UK government bonds will for now probably continue defying threats that kill in the Aegean. A record peacetime deficit, an inflation rate of 3.4 per cent, a plunging pound: no matter, UK 10-year paper has risen in value by about 2 per cent this year and yields a miserly 3.8 per cent. But while Osborne's deficit-cutting commitment will reassure, the medium-term risks to gilts remain great.

Gilts’ appeal is largely relative. UK debt levels have worsened appallingly — but are not yet appaling. Britain, like the United States, is rightly judged to have a more adaptable economy than the euro zone’s. The pound can weaken, helping competitiveness and growth and therefore favouring rebalancing of the government's accounts. But the growth that can save is not strongly in evidence now. Mervyn King, the Bank of England governor, has warned of possible growth disappointment as fiscal cuts kick in.

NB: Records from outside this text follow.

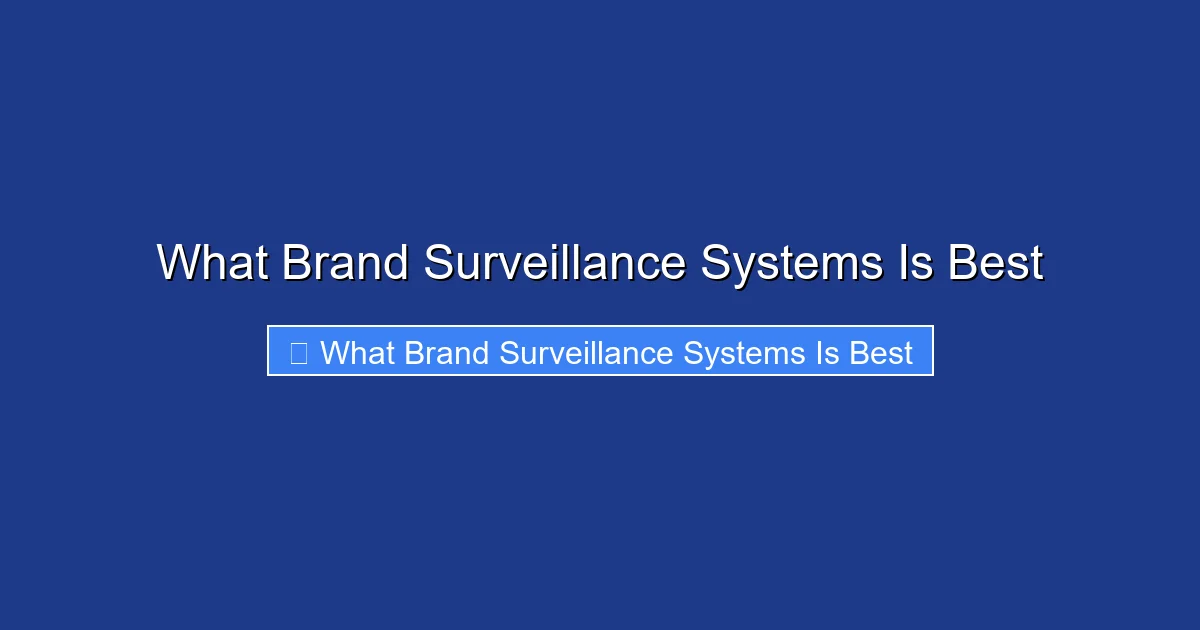 What Brand Surveillance Systems Is Best

What Brand Surveillance Systems Is Best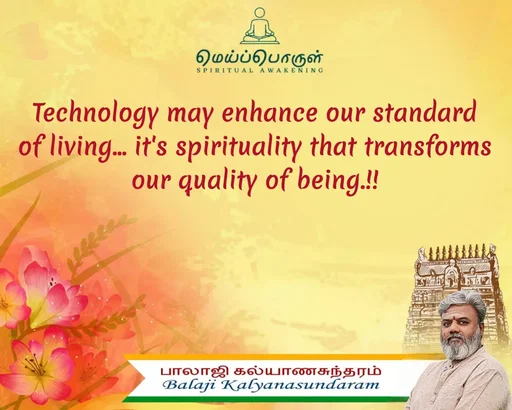 மெய்ப்பொருள்
SPIRITUAL AWAKENING

Technology may enhance our standard of living... it's spirituality that transforms our quality of being.!!

பாலாஜி கல்யாணசுந்தரம்
Balaji Kalyanasundaram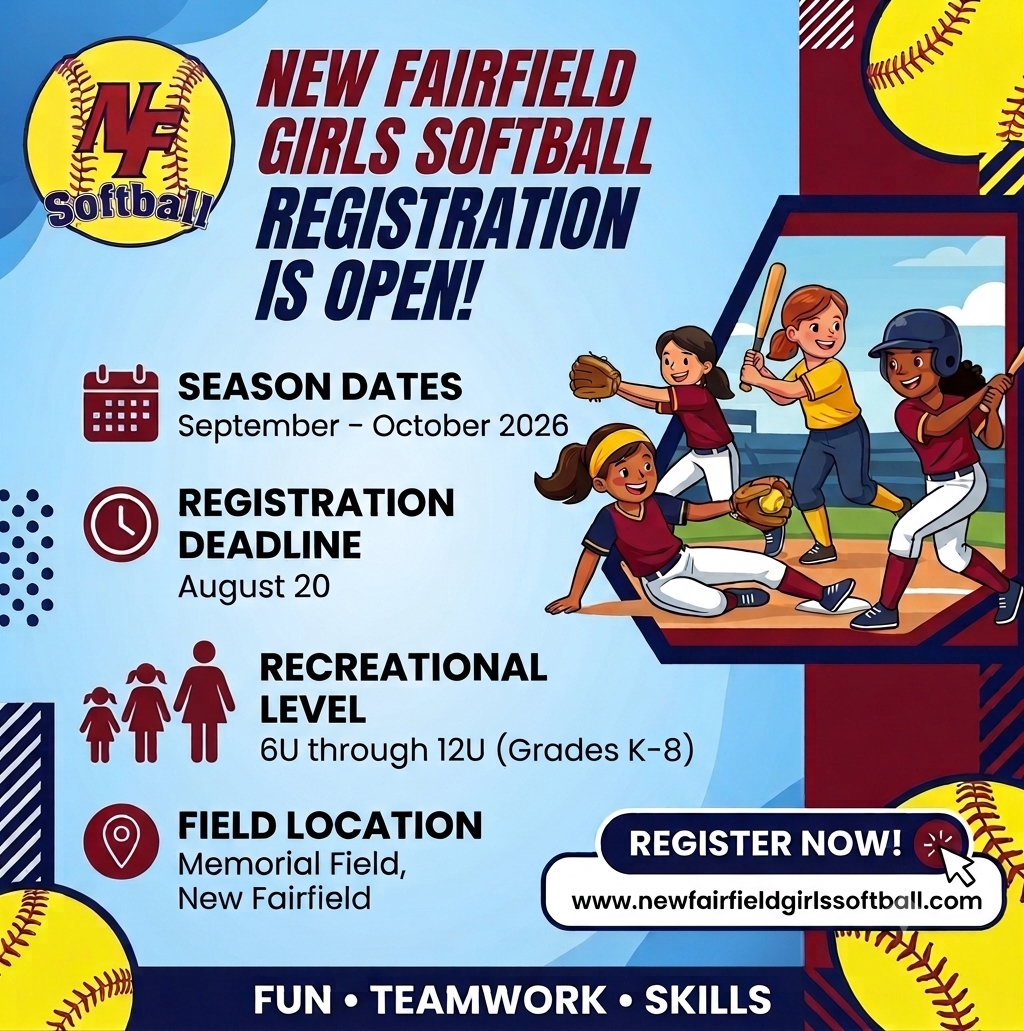 NF
Softball

NEW FAIRFIELD GIRLS SOFTBALL REGISTRATION IS OPEN!

SEASON DATES
September - October 2026

REGISTRATION DEADLINE
August 20

RECREATIONAL LEVEL
6U through 12U (Grades K-8)

FIELD LOCATION
Memorial Field, New Fairfield

REGISTER NOW!
www.newfairfieldgirlssoftball.com

FUN • TEAMWORK • SKILLS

Ironically this is another factor supporting gilts. Inflation is up, but is expected to be dragged down by economic weakness. That means interest rates will probably remain low, favouring bonds.

Still, gilts investors cannot be complacent. The fiscal deficit is huge but money-printing — quantitative easing — exceeded it in the year to March. Spencer Dale, the BoE’s chief economist, speculated last week that QE had taken about one percentage point off gilt yields. Unless the economy worsens, the BoE is unlikely to resume gilt purchases. And one day it must start selling its gilt mountain.

There are other big risks. The coalition honeymooners may fall out. The economic turnaround will be extremely hard to generate. And Osborne’s fiscal surgery may half kill the patient. For a UK that has much to do to stop its debt spiralling, gilt returns look poor. But the remarkable bonds may smile through the honeymoon all the same.